**TASKS TO PERFORM**
A – In the text on early-game card choices, what does the Imladris Stargazer cost to play?
B – Extend the text on early-game card choices from the point where it ends.

**EXERCISE TEXT**
Another good option for an early-game ally is the Imladris Stargazer. For a small cost of 2 resources, having the ability to scry your deck and rearrange the top five cards is very powerful. This effect is even better in multi-player games, because you can choose another player. Decks featuring spheres like Tactics and Leadership, which lack these kinds of abilities, can take special advantage of this. It should also be mentioned that Imladris Stargazer is a key component to combos that involve cards like Vilya, Expert Treasure-Hunter and Zigil Miner. Even when those combos are not present, being able to smooth your next few draws can be a huge advantage in the first few rounds.
When it comes to attachments, the best early game plays in Spirit all involve some form of action advantage. Light of Valinor, Miruvor and Unexpected Courage are all great cards, and provide additional actions that are vital in the early rounds. Light of Valinor is a must-include card for any deck that features the Spirit version of Glorfindel, but can also be quite useful on other heroes like Elrond.
Unexpected Courage is the best readying effect in the game, but its higher cost can make it harder to play quickly, especially when saving resources to play A Test of Will or Hasty Stroke. Miruvor is one of the best early-game plays in Spirit, not only does it provide a readying effect, but it can pay for itself after it is triggered.
The early-game Spirit events will come as little surprise. A Test of Will and Hasty Stroke are both great cards throughout the game. However, early on, when there is less margin for error, is when cancellation is the most critical. Once an army of allies has been built up, equipped with an arsenal of powerful attachments, good strategy can be used to mitigate the effects of most treacheries and shadow cards. It is these cards, used early and judiciously, that will allow you to survive to that later state of the game that holds more certainty.
Many of Lore’s best allies are well-suited for play in the early-game. Henamarth Riversong is a prime example of this. Not only are his stats excellent for his cost, but his scrying ability can prove life-saving in the critical first rounds. For Dwarf decks, Erebor Record-Keeper provides some much needed readying, and can also contributing to the quest. Card drawing is a strength of Lore, and both Gleowine and Master of the Forge are fantastic choices to play first round. The more times that you trigger their abilities, the more benefit you will receive. Even if you miss out on attachment with the Master, the odds swing to your favor each time you trigger his effect.

**INFORMATION PROVIDED**
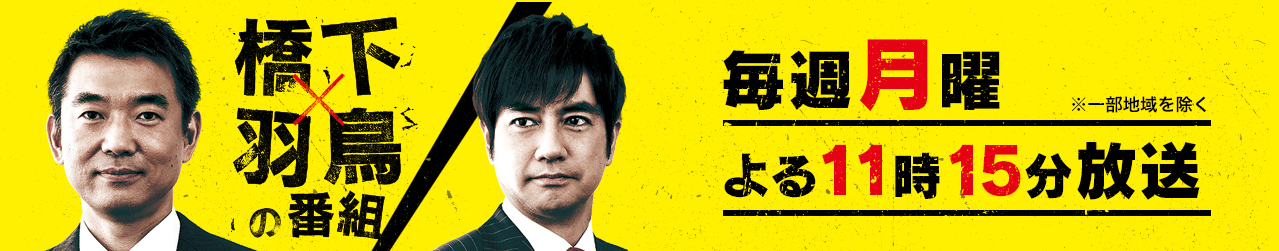 橋下×羽鳥の番組

毎週月曜 ※一部地域を除く

よる11時15分放送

**PER-TASK OUTPUTS**
A – 2 resources.

B –
There are a couple of very powerful attachments in the Lore sphere that can benefit any early-game strategy. A Burning Brand can negate shadow cards for one defender, for the rest of the game. The sooner you get this on your defender of choice, the better your outlook will be. Asfaloth is the best location-control card in the game, and at a cost of 2, there is no reason not to attach this card early. Once there are any locations in play, having the option of exploring them without travel is a huge strategic advantage. Additionally, Poisoned Stakes and Ranger Spikes are both excellent choices for early game play. They can provide the breathing room that a slower deck needs to establish board control.
When it comes to events, card draw is at the top of the list for early game Lore cards. Daeron’s Runes and Mithrandir’s Advice are two fantastic ways to draw additional additional cards. Most decks will feature other critical early game cards, if you cannot find those in your opening hand then card drawing effects are your best alternative.
Radagast’s Cunning and Secret Paths are both excellent in the early game, particularly when a single high-threat enemy or location is endangering your ability to quest successfully. Locations like The Brown Lands can be particularly devastating in the early game, when successful questing is so important. Having a way to mitigate these high-threat encounter cards for one round is essential in the first few rounds of the game.
There are a few neutral cards that fit well as early-game plays. For allies, Envoy of Pelargir is a surprising useful character in any deck that includes Gondor or Noble heroes. Having a limited resource-moving effect can definitely help multi-sphere decks pay for more expensive cards. The fact that the envoy has 1 willpower can also really help mono-Tactics decks that will typically struggle with questing.
The Songs are the other neutral card that is a great play in the early game. Collectively, Song of Kings, Song of Battle, Song of Travel and Song of Wisdom provide sphere icons to heroes that lack them.
Getting these attachments into play early will help smooth over many of the rough patches that multi-sphere decks can experience. Resource smoothing from Songs is similar to resource acceleration effects, they are much more powerful in the early game. Not drawing these cards until later in the game will often be a case of too little, too late.
The Leadership sphere offers some very powerful allies for the middle game. Foremost of these is Faramir. With a cost of 4, Faramir would be expensive in any other sphere. Fortunately, Leadership has a number of ways to get Faramir into play quickly. He is by no means a character that you need to have in play first round, but once you have a few other allies in play, Faramir becomes a real powerhouse. If you can take advantage of his ability from the middle of the game onward, your chances of survival are greatly increased.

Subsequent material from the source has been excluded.